Vanwege een gebrek aan budget was de VN genoodzaakt om het merendeel van haar waarnemers pas in de laatste week voor de verkiezingen in te zetten, waardoor het de vraag is wat voor een impact zij hebben gehad. Resolutie 894 veranderde de missie structureel, doordat niet langer elf provinciën de maat waren, maar slechts negen, zoals in de nieuwe grondwet was vastgelegd. De waarnemers dienden zich daardoor dus over negen provinciën, en dus in negen teams, te verdelen. De verkiezingen op 29 april 1994 verliepen voorspoedig en UNOMSA stelde dat de uitslag ‘de wil van het volk van Zuid-Afrika weerspiegelde’. Het gebruik van ‘vrij en eerlijk’ werd in dit verband vermeden, omdat de verschillende waarnemersmissies het niet eens waren of deze termen op situatie in Zuid-Afrika van toepassing waren. Een nieuwe regering werd op 27 juni 1994 gevormd, dezelfde dag waarop de waarnemersmissie UNOMSA werd beëindigd.

Nederlandse bijdrage
De Nederlandse bijdrage aan UNOMSA, in de vorm van twee waarnemers, werd op 13 mei 1993 aan de VN toegezegd. Nederland werd specifiek benaderd omdat de verbondenheid met het Afrikaans, een zustertaal van het Nederlands, goed van pas kwam. Daarnaast moesten deze waarnemers politie-ervaring hebben om als contactpersoon te kunnen optreden met de South African Police (SAP). Nederland had een goede reputatie door het optreden van de Koninklijke Marechaussee tijdens de VN-missie in Namibië in 1989 en 1990 (UNTAG).
Op 4 juni vertrokken de twee Nederlandse UNOMSA-marechaussees, een kapitein en een eerste luitenant, naar Johannesburg. Door de Head of Mission werd bepaald dat de luitenant na een inwerkperiode bij het UNOMSA-hoofdkwartier in Johannesburg geplaatst zou worden. Hij werd ingezet in de townships van de East Rand bij Johannesburg. De kapitein zou worden geplaatst op het regionale hoofdkwartier van UNOMSA in Durban, maar werd na zijn inwerkperiode uiteindelijk in Klerksdorp geplaatst. Op zijn verzoek en door tussenkomst van de Commandant Koninklijke Marechaussee kwam de kapitein daarna alsnog in Durban terecht.
Burgerkleding
Tijdens de gehele missie waren de Nederlanders in dienst van de VN. Dit had nogal wat voeten in de aarde, omdat het salaris dat de VN hen uitkeerde aanzienlijk lager was dan het defensiesalaris. Uiteindelijk kwamen zij met Defensie overeen dat zij het geld van de VN naar Defensie overmaakten. Defensie keerde vervolgens het gebruikelijke salaris uit. Volgens COM King kwam hiermee de onafhankelijke positie van de VN-waarnemer in het geding.

-.-.-

Geef de alinea uit het paginafragment die begint met „De Nederlandse bijdrage aan UNOMSA” weer als opsomming. Behoud daarbij de belangrijkste feiten. Het materiaal dat hierna volgt, speelt hierbij geen enkele rol.

Verstrekte gegevens
-.-.-

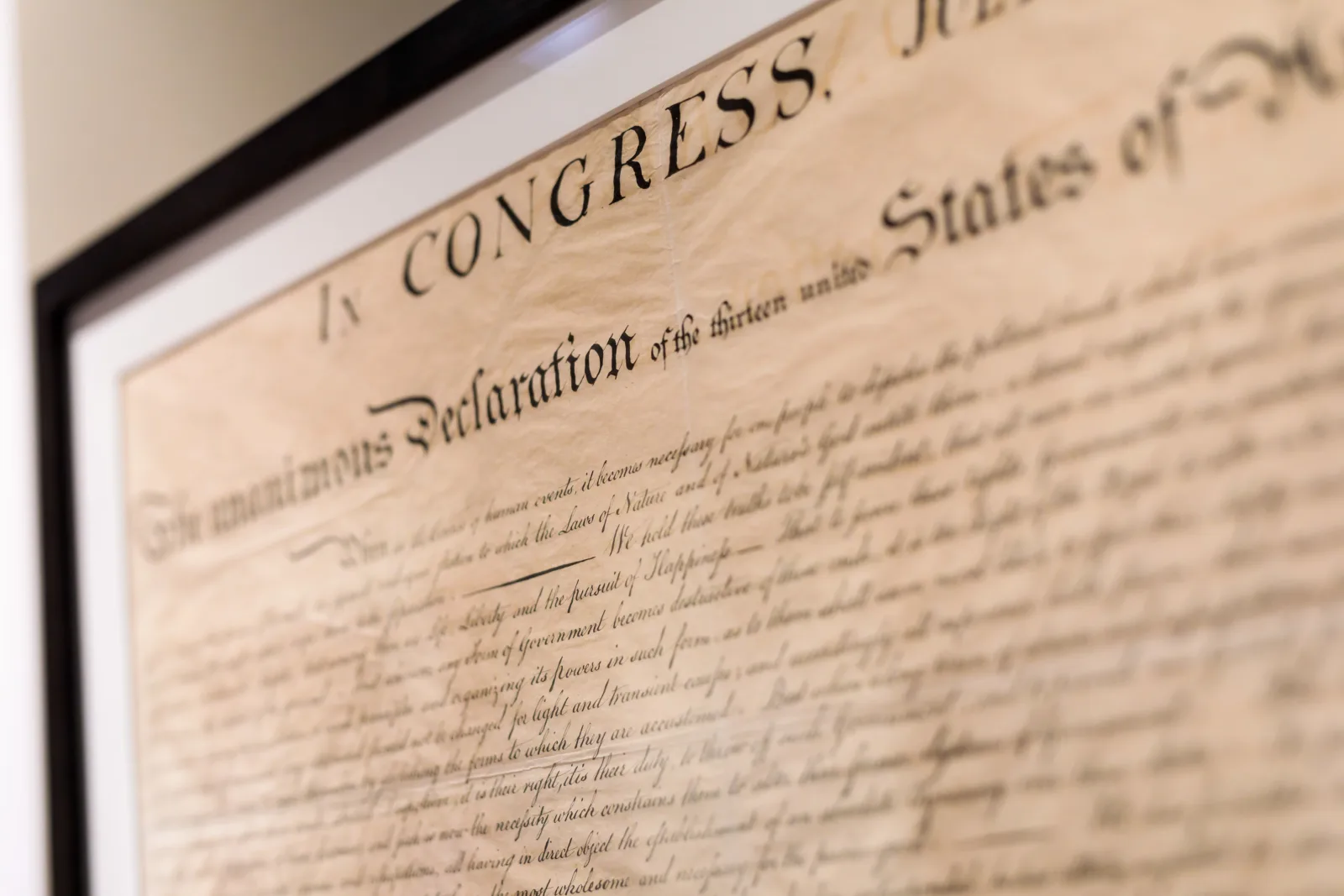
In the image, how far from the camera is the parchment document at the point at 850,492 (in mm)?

-.-.-

Uitwerking
- Nederland zegde op 13 mei 1993 twee waarnemers voor UNOMSA aan de VN toe.
- Nederland werd specifiek benaderd vanwege de verbondenheid met het Afrikaans, een zustertaal van het Nederlands.
- De waarnemers moesten politie-ervaring hebben om als contactpersoon met de South African Police (SAP) te kunnen optreden.
- Nederland genoot een goede reputatie door het optreden van de Koninklijke Marechaussee tijdens de VN-missie in Namibië in 1989 en 1990 (UNTAG).